> _INSTRUCTIONS_:
1. According to the fantasy football thread, on which platform does georgiadad's league run?
2. Copy out, word for word, the part of the fantasy football thread that opens with "I've been looking" and closes with "room, I'll join!".

> _PASSAGE TO READ_:
=== Begin Enclosure ===
# Fantasy football



## georgiadad (Aug 18, 2018)

Is there any interest in fantasy football this year. Lawn Nutz3 may be looking for players this season.


----------



## georgiadad (Aug 18, 2018)

No interest in fantasy football this season? Bueller? Bueller?


----------



## g-man (Jun 15, 2017)

Wait, they are still playing football this year?


----------



## turfnsurf (Apr 29, 2020)

I am interested.


----------



## jrubb42 (Jun 20, 2019)

I've been looking for another league to get into. I'm down if you still have spots available.


----------



## CTTurfDad (Jun 12, 2019)

Same here! My league is taking a hiatus this year. If you have room, I'll join!


----------



## FATC1TY (Jul 12, 2017)

Interested as well, hopefully on the espn app or something ?


----------



## georgiadad (Aug 18, 2018)

It's a Yahoo league. It is not a cash league. It's just for fun. It does have an app..


----------



## bigmks (May 22, 2018)

anyone doing a league on yahoo? I'm interested if so


----------



## Nick2879 (May 21, 2019)

If be interested in a simple redraft league. 
If we can get 10-12 I don't mind setting it up on yahoo.


----------



## turfnsurf (Apr 29, 2020)

I am willing as well.


----------



## bigmks (May 22, 2018)

@turfnsurf @CTTurfDad 
We have two spots on a yahoo league I play on. DM me a message so I pass along your email to get added to the league. Any others interested? Just in case ?


----------



## turfnsurf (Apr 29, 2020)

bigmks said:


> @turfnsurf @CTTurfDad
> We have two spots on a yahoo league I play on. DM me a message so I pass along your email to get added to the league. Any others interested? Just in case ?


@bigmks DM is sent!


----------
=== End Enclosure ===
> _EXERCISE DATA_:
=== Begin Enclosure ===
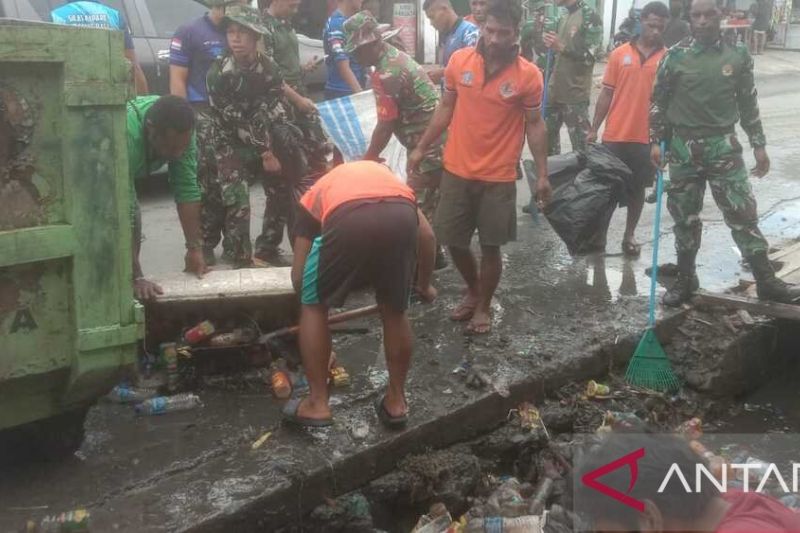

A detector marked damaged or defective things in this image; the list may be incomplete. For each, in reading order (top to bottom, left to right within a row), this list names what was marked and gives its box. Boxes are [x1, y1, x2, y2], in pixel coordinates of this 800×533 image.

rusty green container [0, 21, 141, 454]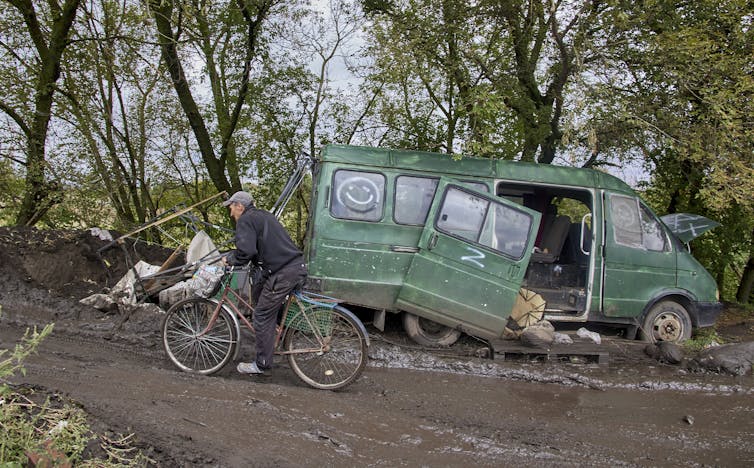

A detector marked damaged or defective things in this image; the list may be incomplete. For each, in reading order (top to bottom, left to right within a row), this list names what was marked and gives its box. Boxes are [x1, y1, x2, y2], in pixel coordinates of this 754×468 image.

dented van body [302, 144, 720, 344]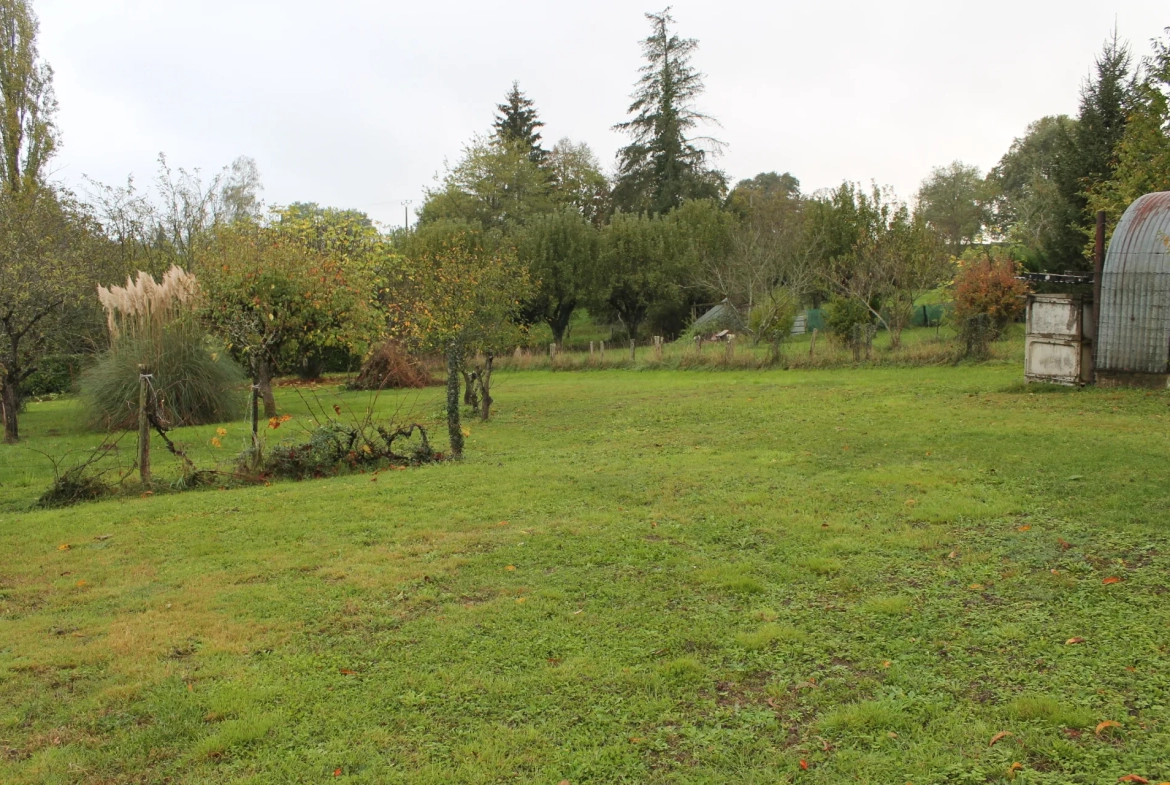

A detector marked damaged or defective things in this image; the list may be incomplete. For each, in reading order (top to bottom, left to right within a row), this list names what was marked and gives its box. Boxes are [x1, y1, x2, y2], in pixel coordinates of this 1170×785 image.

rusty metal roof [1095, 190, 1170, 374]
=== End Enclosure ===
=== Begin Enclosure ===
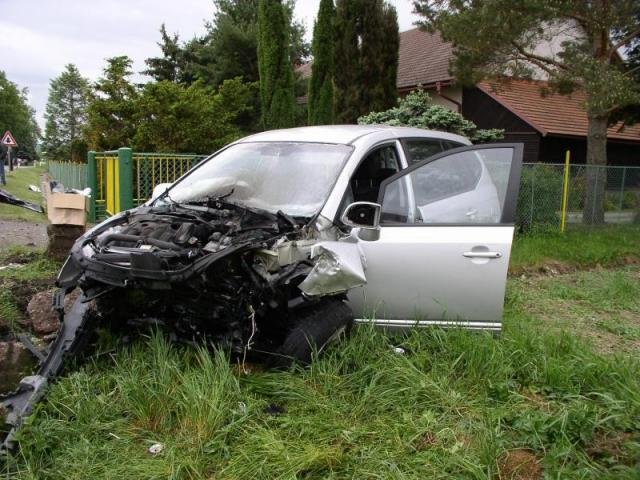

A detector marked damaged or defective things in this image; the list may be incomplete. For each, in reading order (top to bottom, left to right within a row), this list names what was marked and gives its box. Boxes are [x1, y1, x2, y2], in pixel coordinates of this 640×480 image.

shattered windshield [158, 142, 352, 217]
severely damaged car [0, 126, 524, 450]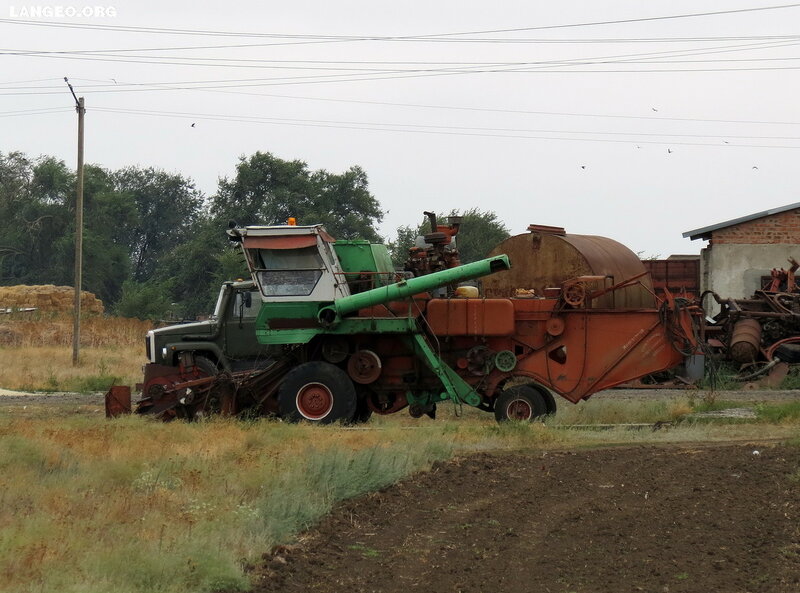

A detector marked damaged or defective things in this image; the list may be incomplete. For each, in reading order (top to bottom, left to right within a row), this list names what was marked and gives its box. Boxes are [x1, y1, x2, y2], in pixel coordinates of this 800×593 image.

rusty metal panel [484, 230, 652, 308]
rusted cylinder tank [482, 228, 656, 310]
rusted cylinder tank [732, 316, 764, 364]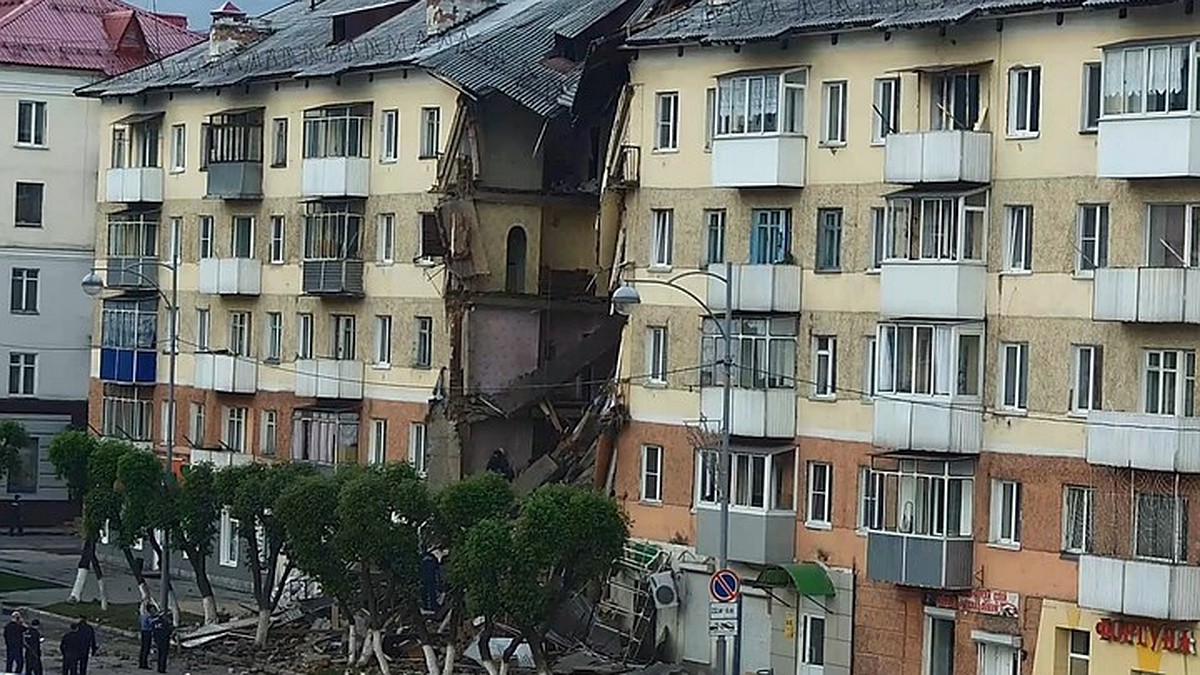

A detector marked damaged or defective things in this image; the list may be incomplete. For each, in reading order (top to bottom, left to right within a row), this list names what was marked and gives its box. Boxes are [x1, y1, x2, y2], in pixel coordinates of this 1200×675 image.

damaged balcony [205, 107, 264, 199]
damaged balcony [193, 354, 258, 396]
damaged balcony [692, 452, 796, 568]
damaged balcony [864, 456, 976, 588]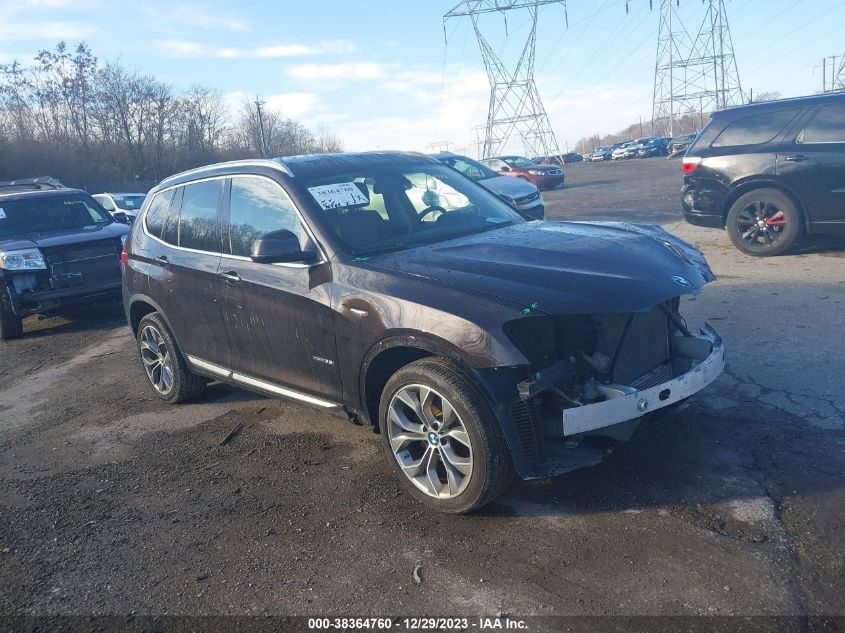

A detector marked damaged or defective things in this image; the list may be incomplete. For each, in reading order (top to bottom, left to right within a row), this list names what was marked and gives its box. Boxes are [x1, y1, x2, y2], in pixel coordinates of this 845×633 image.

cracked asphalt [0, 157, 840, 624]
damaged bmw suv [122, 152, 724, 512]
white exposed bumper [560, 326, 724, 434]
=== End Enclosure ===
> _RESULTS OF THE TASKS_:
1. Yahoo.

2.
I've been looking for another league to get into. I'm down if you still have spots available.


----------



## CTTurfDad (Jun 12, 2019)

Same here! My league is taking a hiatus this year. If you have room, I'll join!